How nostalgia became the new normal in TV

Whether we’re rewatching endless episodes of Friends or binging retro-inspired series like Stranger Things, revisiting the past is clearly playing a huge role in our viewing habits – but why? CR dissects television’s obsession with the nostalgia effect

What do you think is the most-streamed show on telly? If you had to guess, you’d probably assume it’s one of Netflix’s big-hitter original series like Orange Is The New Black or, more recently, its lockdown defining docuseries Tiger King. In fact, the streaming giant’s top shows of 2019 were all series that first aired when today’s TV landscape was still a distant dream: The Office (2005), Grey’s Anatomy (2005) and, of course, Friends (1994).

The streaming generation’s obsession with Friends in particular has spawned everything from a book by journalist Kelsey Miller, which explores the show’s enduring influence despite some of its more problematic gags and storylines, to a hotly anticipated (and now postponed, thanks to coronavirus) reunion episode with the original cast to launch HBO’s streaming platform HBO Max. The film world is in a similar position: live action remakes of Disney’s classic animated movies have dominated for the last few years, while most of 2019’s top-grossing films were either sequels to longstanding film franchises like Toy Story and Star Wars, or reboots such as Jumanji and Men in Black.

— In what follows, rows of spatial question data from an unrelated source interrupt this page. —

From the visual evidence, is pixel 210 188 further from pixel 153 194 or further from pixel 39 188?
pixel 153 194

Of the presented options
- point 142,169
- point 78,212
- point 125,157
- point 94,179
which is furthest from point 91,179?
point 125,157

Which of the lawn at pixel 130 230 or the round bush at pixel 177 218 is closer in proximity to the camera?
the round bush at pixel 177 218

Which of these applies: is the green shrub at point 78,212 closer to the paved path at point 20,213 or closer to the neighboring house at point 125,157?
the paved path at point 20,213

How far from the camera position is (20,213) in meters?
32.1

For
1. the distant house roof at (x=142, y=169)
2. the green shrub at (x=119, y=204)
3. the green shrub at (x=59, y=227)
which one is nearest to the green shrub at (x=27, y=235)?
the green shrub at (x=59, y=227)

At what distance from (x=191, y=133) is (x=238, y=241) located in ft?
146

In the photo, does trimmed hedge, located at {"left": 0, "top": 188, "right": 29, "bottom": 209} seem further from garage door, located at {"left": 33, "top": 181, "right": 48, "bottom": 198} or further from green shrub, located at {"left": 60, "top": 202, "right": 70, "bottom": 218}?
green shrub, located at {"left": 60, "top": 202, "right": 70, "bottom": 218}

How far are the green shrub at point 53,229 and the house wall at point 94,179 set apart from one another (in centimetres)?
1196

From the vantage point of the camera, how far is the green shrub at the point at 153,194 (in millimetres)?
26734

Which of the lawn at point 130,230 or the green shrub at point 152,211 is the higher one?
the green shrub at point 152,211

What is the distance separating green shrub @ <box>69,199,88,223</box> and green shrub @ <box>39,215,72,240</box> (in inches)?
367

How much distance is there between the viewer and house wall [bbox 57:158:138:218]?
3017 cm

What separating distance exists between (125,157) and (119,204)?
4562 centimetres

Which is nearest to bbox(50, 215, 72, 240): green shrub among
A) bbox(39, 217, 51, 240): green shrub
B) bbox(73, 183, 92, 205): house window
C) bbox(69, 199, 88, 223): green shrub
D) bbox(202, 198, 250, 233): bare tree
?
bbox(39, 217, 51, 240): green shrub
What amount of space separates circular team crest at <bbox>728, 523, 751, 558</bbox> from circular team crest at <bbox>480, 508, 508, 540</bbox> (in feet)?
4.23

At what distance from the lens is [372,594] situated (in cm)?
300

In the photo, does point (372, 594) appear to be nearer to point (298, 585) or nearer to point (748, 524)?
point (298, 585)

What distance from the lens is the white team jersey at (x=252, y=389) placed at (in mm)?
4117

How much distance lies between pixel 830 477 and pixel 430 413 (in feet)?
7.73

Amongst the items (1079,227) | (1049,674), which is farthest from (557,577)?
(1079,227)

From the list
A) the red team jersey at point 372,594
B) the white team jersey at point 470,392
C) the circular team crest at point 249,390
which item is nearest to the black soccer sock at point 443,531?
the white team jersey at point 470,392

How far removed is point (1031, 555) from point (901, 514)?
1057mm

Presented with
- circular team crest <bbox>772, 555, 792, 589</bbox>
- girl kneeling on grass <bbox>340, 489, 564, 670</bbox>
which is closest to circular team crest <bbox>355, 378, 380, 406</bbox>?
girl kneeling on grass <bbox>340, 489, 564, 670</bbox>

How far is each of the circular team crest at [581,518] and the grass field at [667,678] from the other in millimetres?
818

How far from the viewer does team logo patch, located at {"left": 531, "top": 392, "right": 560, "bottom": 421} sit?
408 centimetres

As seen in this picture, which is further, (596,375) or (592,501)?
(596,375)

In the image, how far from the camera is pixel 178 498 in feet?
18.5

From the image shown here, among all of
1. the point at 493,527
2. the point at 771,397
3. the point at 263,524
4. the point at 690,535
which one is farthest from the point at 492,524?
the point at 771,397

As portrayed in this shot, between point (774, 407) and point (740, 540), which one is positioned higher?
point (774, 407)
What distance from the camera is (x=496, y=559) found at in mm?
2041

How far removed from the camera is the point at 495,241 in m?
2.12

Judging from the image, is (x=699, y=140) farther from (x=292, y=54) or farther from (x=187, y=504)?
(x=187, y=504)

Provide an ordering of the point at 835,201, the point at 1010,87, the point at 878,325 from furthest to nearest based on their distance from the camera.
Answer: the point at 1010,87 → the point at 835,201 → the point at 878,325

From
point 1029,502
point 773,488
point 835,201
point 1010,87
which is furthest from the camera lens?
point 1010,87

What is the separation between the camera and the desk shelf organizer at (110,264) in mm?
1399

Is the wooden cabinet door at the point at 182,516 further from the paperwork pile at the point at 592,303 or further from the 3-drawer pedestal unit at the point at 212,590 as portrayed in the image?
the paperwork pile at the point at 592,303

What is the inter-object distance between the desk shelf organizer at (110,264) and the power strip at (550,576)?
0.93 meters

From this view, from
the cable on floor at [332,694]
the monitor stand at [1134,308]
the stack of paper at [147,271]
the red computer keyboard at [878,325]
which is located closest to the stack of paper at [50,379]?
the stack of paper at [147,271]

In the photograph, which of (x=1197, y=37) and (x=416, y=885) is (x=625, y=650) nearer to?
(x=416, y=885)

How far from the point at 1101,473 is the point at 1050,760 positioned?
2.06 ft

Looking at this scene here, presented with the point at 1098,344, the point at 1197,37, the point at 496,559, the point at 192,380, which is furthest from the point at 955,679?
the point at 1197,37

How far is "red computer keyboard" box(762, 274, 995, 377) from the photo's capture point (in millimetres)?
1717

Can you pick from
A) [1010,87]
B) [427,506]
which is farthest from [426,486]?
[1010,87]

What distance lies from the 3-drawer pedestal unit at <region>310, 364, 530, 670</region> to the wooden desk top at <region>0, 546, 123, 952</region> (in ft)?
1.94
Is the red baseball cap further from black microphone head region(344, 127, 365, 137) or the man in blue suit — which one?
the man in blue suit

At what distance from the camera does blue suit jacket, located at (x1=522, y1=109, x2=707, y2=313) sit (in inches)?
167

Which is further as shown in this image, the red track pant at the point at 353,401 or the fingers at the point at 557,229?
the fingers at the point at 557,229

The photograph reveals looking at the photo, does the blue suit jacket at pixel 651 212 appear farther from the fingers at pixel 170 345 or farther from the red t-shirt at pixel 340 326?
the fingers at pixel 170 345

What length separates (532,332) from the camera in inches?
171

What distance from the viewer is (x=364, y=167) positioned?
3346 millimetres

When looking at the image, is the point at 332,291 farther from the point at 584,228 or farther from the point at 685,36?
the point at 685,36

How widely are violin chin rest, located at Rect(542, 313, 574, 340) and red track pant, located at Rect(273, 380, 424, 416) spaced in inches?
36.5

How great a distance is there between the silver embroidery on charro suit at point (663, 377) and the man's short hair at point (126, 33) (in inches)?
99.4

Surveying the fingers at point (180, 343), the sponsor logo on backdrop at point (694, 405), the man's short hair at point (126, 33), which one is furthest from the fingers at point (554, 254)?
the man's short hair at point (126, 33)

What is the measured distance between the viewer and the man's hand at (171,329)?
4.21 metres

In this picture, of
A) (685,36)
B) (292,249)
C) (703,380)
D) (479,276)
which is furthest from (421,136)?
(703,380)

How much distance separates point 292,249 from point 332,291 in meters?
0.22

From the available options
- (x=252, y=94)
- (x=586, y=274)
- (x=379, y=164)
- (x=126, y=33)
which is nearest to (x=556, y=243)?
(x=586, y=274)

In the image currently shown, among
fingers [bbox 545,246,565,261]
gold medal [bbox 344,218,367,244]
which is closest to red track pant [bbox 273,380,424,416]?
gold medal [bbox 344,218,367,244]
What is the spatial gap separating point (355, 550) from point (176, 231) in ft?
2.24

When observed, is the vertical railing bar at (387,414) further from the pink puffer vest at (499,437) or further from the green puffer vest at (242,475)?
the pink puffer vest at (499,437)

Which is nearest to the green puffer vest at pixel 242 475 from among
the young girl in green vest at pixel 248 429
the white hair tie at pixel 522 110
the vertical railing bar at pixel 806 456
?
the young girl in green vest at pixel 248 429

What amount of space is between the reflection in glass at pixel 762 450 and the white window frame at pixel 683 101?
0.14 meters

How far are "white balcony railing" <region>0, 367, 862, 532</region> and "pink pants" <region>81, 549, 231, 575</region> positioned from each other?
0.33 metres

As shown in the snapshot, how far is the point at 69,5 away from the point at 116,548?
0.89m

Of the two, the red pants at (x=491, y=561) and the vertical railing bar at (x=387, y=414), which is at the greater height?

For viewers, the appeal of popular culture recycling its own history can be distilled into a single word: nostalgia. Originating from the ancient Greek words nostos (meaning to go home) and algos (meaning pain), the term was first coined by Swiss military physician Johannes Hofer to describe the debilitating homesickness of soldiers who were away fighting for extended periods of time. In pop culture terms, the influence of nostalgia has come to signify something that triggers happy memories from what, with the benefit of hindsight, often seem like simpler times.

Dr Amy Holdsworth, a senior lecturer on the Theatre, Film and Television Studies course at the University of Glasgow, has been researching the influence of nostalgia in TV since she did her PhD in the early noughties. “Life on Mars was the big show at the time, and that was about revisiting the 70s but through the lens of a television programme that was referencing another television programme, so I was interested in those kind of meta and really self-reflective forms of television, and the way in which you could think about nostalgia to characterise them,” she says.